*** Block opens ***

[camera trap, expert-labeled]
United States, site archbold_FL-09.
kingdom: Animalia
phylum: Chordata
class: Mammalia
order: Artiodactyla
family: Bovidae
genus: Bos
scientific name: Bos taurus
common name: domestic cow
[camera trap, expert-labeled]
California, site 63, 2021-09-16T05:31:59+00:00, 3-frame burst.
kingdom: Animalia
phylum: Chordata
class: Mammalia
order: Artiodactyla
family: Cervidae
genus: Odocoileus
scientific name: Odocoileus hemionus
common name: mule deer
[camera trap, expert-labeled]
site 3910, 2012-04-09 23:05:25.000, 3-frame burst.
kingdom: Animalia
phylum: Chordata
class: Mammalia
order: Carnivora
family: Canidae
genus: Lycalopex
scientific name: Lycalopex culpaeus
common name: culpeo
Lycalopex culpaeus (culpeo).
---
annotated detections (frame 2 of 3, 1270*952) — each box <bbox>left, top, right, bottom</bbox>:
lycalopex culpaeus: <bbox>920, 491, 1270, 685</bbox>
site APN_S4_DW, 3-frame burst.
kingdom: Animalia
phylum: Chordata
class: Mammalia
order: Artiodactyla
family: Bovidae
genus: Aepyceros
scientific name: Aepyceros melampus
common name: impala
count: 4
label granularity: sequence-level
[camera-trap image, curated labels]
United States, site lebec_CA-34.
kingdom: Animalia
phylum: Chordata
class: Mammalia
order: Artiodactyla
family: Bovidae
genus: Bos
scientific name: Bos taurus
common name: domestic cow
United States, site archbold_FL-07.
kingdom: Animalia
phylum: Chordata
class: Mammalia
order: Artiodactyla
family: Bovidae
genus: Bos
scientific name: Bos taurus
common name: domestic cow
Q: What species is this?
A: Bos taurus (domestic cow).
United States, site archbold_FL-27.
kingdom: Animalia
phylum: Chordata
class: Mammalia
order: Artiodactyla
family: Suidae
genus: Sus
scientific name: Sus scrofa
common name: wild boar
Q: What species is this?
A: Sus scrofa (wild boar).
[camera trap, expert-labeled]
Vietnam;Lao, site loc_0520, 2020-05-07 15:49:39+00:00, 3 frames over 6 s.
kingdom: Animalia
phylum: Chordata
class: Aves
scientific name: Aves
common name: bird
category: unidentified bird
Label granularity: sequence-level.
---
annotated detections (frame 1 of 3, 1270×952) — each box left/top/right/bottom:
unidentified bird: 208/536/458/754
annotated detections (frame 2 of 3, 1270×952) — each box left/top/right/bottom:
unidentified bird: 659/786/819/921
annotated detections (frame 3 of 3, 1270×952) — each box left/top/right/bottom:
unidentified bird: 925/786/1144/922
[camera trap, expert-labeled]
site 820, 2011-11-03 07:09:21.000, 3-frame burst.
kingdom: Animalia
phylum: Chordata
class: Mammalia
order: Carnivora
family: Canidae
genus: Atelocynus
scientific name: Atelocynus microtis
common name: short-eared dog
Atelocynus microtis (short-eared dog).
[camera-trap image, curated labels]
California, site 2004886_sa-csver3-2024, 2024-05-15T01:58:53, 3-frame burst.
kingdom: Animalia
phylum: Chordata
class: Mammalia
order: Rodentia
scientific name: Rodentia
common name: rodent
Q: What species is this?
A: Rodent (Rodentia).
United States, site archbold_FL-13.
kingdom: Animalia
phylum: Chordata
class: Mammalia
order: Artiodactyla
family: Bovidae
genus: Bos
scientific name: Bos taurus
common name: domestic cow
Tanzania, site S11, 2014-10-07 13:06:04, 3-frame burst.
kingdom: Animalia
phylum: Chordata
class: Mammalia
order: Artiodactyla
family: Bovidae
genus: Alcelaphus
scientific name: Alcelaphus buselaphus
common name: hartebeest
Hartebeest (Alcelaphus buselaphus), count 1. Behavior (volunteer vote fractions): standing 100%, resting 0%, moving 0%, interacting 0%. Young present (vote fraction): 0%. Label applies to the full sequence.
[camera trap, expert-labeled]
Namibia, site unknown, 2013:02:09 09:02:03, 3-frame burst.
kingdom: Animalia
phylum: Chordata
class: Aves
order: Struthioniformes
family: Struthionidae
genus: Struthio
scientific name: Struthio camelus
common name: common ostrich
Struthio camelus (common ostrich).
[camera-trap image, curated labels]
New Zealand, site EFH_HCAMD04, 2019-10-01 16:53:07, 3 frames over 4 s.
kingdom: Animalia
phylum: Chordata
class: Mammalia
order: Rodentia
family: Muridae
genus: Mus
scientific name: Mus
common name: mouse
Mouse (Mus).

*** Block closes ***

[Exercise brief] Reproduce each entry above character for character.

[Reply to the task]
[camera trap, expert-labeled]
United States, site archbold_FL-09.
kingdom: Animalia
phylum: Chordata
class: Mammalia
order: Artiodactyla
family: Bovidae
genus: Bos
scientific name: Bos taurus
common name: domestic cow
[camera trap, expert-labeled]
California, site 63, 2021-09-16T05:31:59+00:00, 3-frame burst.
kingdom: Animalia
phylum: Chordata
class: Mammalia
order: Artiodactyla
family: Cervidae
genus: Odocoileus
scientific name: Odocoileus hemionus
common name: mule deer
[camera trap, expert-labeled]
site 3910, 2012-04-09 23:05:25.000, 3-frame burst.
kingdom: Animalia
phylum: Chordata
class: Mammalia
order: Carnivora
family: Canidae
genus: Lycalopex
scientific name: Lycalopex culpaeus
common name: culpeo
Lycalopex culpaeus (culpeo).
---
annotated detections (frame 2 of 3, 1270*952) — each box <bbox>left, top, right, bottom</bbox>:
lycalopex culpaeus: <bbox>920, 491, 1270, 685</bbox>
site APN_S4_DW, 3-frame burst.
kingdom: Animalia
phylum: Chordata
class: Mammalia
order: Artiodactyla
family: Bovidae
genus: Aepyceros
scientific name: Aepyceros melampus
common name: impala
count: 4
label granularity: sequence-level
[camera-trap image, curated labels]
United States, site lebec_CA-34.
kingdom: Animalia
phylum: Chordata
class: Mammalia
order: Artiodactyla
family: Bovidae
genus: Bos
scientific name: Bos taurus
common name: domestic cow
United States, site archbold_FL-07.
kingdom: Animalia
phylum: Chordata
class: Mammalia
order: Artiodactyla
family: Bovidae
genus: Bos
scientific name: Bos taurus
common name: domestic cow
Q: What species is this?
A: Bos taurus (domestic cow).
United States, site archbold_FL-27.
kingdom: Animalia
phylum: Chordata
class: Mammalia
order: Artiodactyla
family: Suidae
genus: Sus
scientific name: Sus scrofa
common name: wild boar
Q: What species is this?
A: Sus scrofa (wild boar).
[camera trap, expert-labeled]
Vietnam;Lao, site loc_0520, 2020-05-07 15:49:39+00:00, 3 frames over 6 s.
kingdom: Animalia
phylum: Chordata
class: Aves
scientific name: Aves
common name: bird
category: unidentified bird
Label granularity: sequence-level.
---
annotated detections (frame 1 of 3, 1270×952) — each box left/top/right/bottom:
unidentified bird: 208/536/458/754
annotated detections (frame 2 of 3, 1270×952) — each box left/top/right/bottom:
unidentified bird: 659/786/819/921
annotated detections (frame 3 of 3, 1270×952) — each box left/top/right/bottom:
unidentified bird: 925/786/1144/922
[camera trap, expert-labeled]
site 820, 2011-11-03 07:09:21.000, 3-frame burst.
kingdom: Animalia
phylum: Chordata
class: Mammalia
order: Carnivora
family: Canidae
genus: Atelocynus
scientific name: Atelocynus microtis
common name: short-eared dog
Atelocynus microtis (short-eared dog).
[camera-trap image, curated labels]
California, site 2004886_sa-csver3-2024, 2024-05-15T01:58:53, 3-frame burst.
kingdom: Animalia
phylum: Chordata
class: Mammalia
order: Rodentia
scientific name: Rodentia
common name: rodent
Q: What species is this?
A: Rodent (Rodentia).
United States, site archbold_FL-13.
kingdom: Animalia
phylum: Chordata
class: Mammalia
order: Artiodactyla
family: Bovidae
genus: Bos
scientific name: Bos taurus
common name: domestic cow
Tanzania, site S11, 2014-10-07 13:06:04, 3-frame burst.
kingdom: Animalia
phylum: Chordata
class: Mammalia
order: Artiodactyla
family: Bovidae
genus: Alcelaphus
scientific name: Alcelaphus buselaphus
common name: hartebeest
Hartebeest (Alcelaphus buselaphus), count 1. Behavior (volunteer vote fractions): standing 100%, resting 0%, moving 0%, interacting 0%. Young present (vote fraction): 0%. Label applies to the full sequence.
[camera trap, expert-labeled]
Namibia, site unknown, 2013:02:09 09:02:03, 3-frame burst.
kingdom: Animalia
phylum: Chordata
class: Aves
order: Struthioniformes
family: Struthionidae
genus: Struthio
scientific name: Struthio camelus
common name: common ostrich
Struthio camelus (common ostrich).
[camera-trap image, curated labels]
New Zealand, site EFH_HCAMD04, 2019-10-01 16:53:07, 3 frames over 4 s.
kingdom: Animalia
phylum: Chordata
class: Mammalia
order: Rodentia
family: Muridae
genus: Mus
scientific name: Mus
common name: mouse
Mouse (Mus).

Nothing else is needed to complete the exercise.